━━━━━ Records for processing ━━━━━

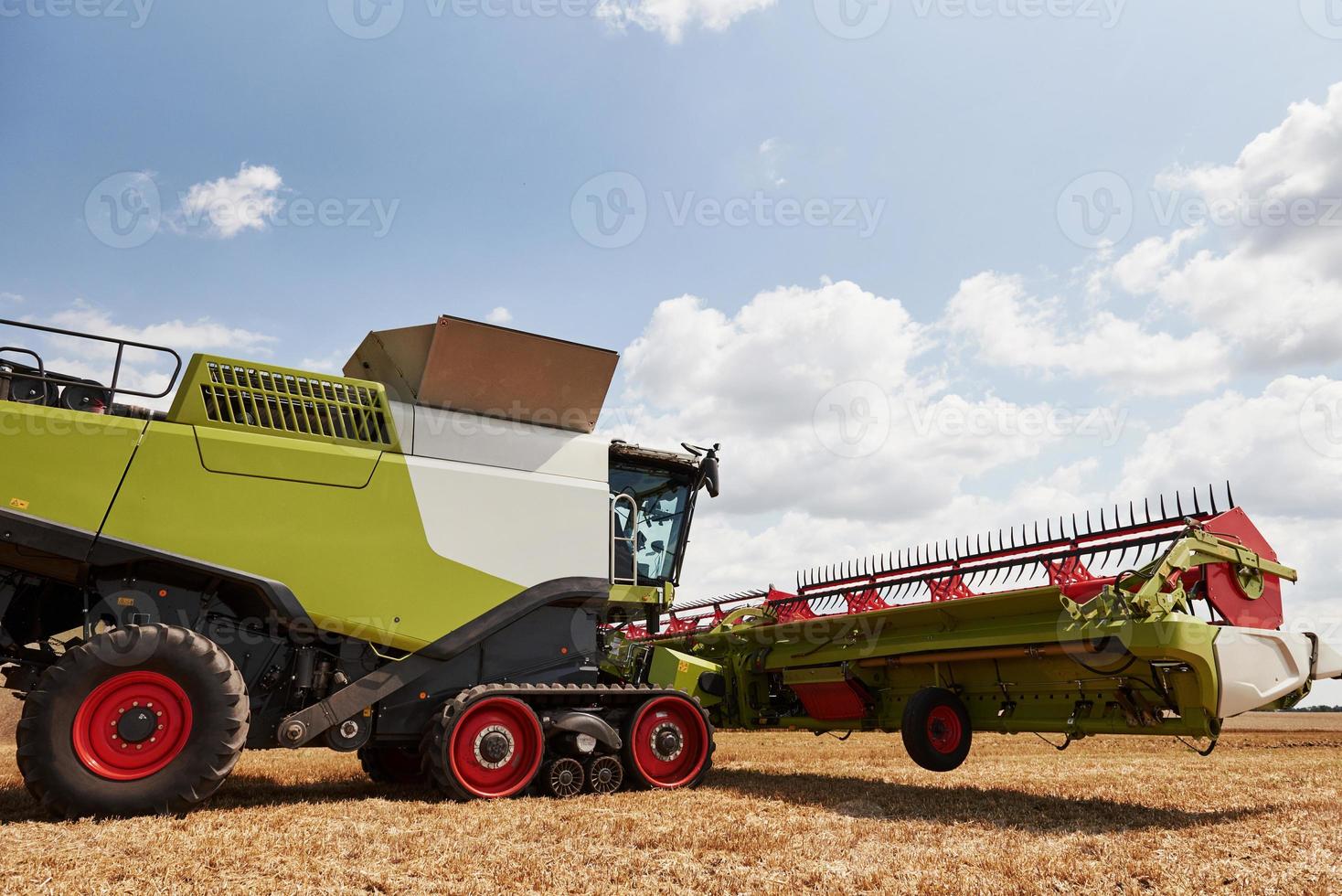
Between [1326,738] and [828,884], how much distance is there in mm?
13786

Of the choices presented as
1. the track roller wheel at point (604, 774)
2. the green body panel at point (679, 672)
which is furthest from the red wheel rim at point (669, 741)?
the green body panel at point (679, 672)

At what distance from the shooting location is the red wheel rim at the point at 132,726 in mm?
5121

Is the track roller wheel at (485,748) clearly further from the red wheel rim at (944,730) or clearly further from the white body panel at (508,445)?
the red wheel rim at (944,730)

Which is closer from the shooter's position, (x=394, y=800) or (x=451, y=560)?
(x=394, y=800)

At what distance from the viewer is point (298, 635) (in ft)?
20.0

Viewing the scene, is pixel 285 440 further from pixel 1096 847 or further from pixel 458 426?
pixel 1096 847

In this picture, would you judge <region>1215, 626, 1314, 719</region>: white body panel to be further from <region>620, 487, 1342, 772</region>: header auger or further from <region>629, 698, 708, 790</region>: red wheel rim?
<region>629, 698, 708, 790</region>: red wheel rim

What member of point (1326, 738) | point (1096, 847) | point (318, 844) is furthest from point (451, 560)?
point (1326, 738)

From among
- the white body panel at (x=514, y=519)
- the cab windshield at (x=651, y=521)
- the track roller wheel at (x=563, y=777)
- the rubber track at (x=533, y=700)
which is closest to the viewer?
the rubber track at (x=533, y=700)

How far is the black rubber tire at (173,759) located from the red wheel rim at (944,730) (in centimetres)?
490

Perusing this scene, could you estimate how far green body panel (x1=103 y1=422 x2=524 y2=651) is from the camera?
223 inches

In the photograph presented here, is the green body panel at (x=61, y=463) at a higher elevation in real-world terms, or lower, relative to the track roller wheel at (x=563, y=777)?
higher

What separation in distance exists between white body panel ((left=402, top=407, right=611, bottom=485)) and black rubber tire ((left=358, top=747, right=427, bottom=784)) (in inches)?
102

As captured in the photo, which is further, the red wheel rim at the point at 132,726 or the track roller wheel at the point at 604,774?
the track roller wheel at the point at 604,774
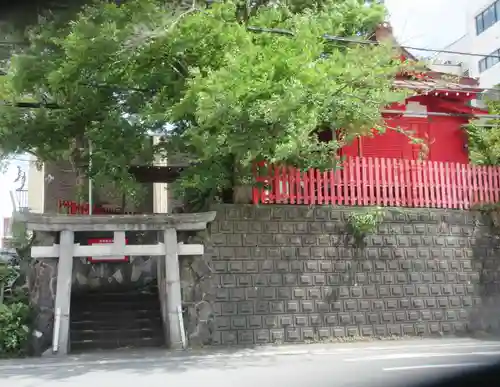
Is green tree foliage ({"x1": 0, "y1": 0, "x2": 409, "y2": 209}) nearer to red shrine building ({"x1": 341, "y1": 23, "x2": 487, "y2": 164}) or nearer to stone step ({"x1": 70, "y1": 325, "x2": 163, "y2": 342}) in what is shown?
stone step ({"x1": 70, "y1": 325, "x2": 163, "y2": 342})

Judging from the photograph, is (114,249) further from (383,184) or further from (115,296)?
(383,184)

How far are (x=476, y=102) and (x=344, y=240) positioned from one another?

━━━━━

* Exercise details:
Please give all of the material above as a numbered list, one line per item, with blank lines and the pictures left out.

* Solution to the problem:
1. Between [1326,738] and [828,884], how much distance is there in mm?
2. 13786
3. Of the choices presented as
4. 1. the track roller wheel at point (604, 774)
5. 2. the green body panel at point (679, 672)
6. which is furthest from the red wheel rim at point (669, 741)?
7. the green body panel at point (679, 672)
8. At what distance from the shooting location is the red wheel rim at the point at 132,726 in mm?
9. 5121
10. Is the track roller wheel at (485,748) clearly further from the red wheel rim at (944,730) or clearly further from the white body panel at (508,445)?
11. the red wheel rim at (944,730)
12. Which is closer from the shooter's position, (x=394, y=800) or (x=451, y=560)?
13. (x=394, y=800)
14. At what distance from the viewer is point (298, 635) (in ft)?
15. 20.0
16. Viewing the scene, is pixel 285 440 further from pixel 1096 847 or further from pixel 458 426?
17. pixel 1096 847
18. In this picture, would you judge <region>1215, 626, 1314, 719</region>: white body panel to be further from <region>620, 487, 1342, 772</region>: header auger or further from <region>629, 698, 708, 790</region>: red wheel rim?
19. <region>629, 698, 708, 790</region>: red wheel rim
20. What member of point (1326, 738) | point (1096, 847) | point (318, 844) is furthest from point (451, 560)?
21. point (1326, 738)
22. From among
23. - the white body panel at (x=514, y=519)
24. - the cab windshield at (x=651, y=521)
25. - the track roller wheel at (x=563, y=777)
26. - the rubber track at (x=533, y=700)
27. which is closest to the viewer?
28. the rubber track at (x=533, y=700)
29. How far is the black rubber tire at (173,759) located from the red wheel rim at (944,730) (in centimetres)?
30. 490
31. Perusing this scene, could you estimate how far green body panel (x1=103 y1=422 x2=524 y2=651) is from the camera?
32. 223 inches
33. In the photograph presented here, is the green body panel at (x=61, y=463) at a higher elevation in real-world terms, or lower, relative to the track roller wheel at (x=563, y=777)?
34. higher
35. What separation in distance exists between white body panel ((left=402, top=407, right=611, bottom=485)) and black rubber tire ((left=358, top=747, right=427, bottom=784)) (in inches)?
36. 102
37. As captured in the photo, which is further, the red wheel rim at the point at 132,726 or the track roller wheel at the point at 604,774?
38. the track roller wheel at the point at 604,774
39. Is green tree foliage ({"x1": 0, "y1": 0, "x2": 409, "y2": 209}) nearer to red shrine building ({"x1": 341, "y1": 23, "x2": 487, "y2": 164}) or nearer to stone step ({"x1": 70, "y1": 325, "x2": 163, "y2": 342}) in what is shown?
40. stone step ({"x1": 70, "y1": 325, "x2": 163, "y2": 342})
41. Judging from the photograph, is (114,249) further from (383,184) or further from (115,296)?
42. (383,184)
43. How far are (x=476, y=102) and (x=344, y=240) positioned from one another?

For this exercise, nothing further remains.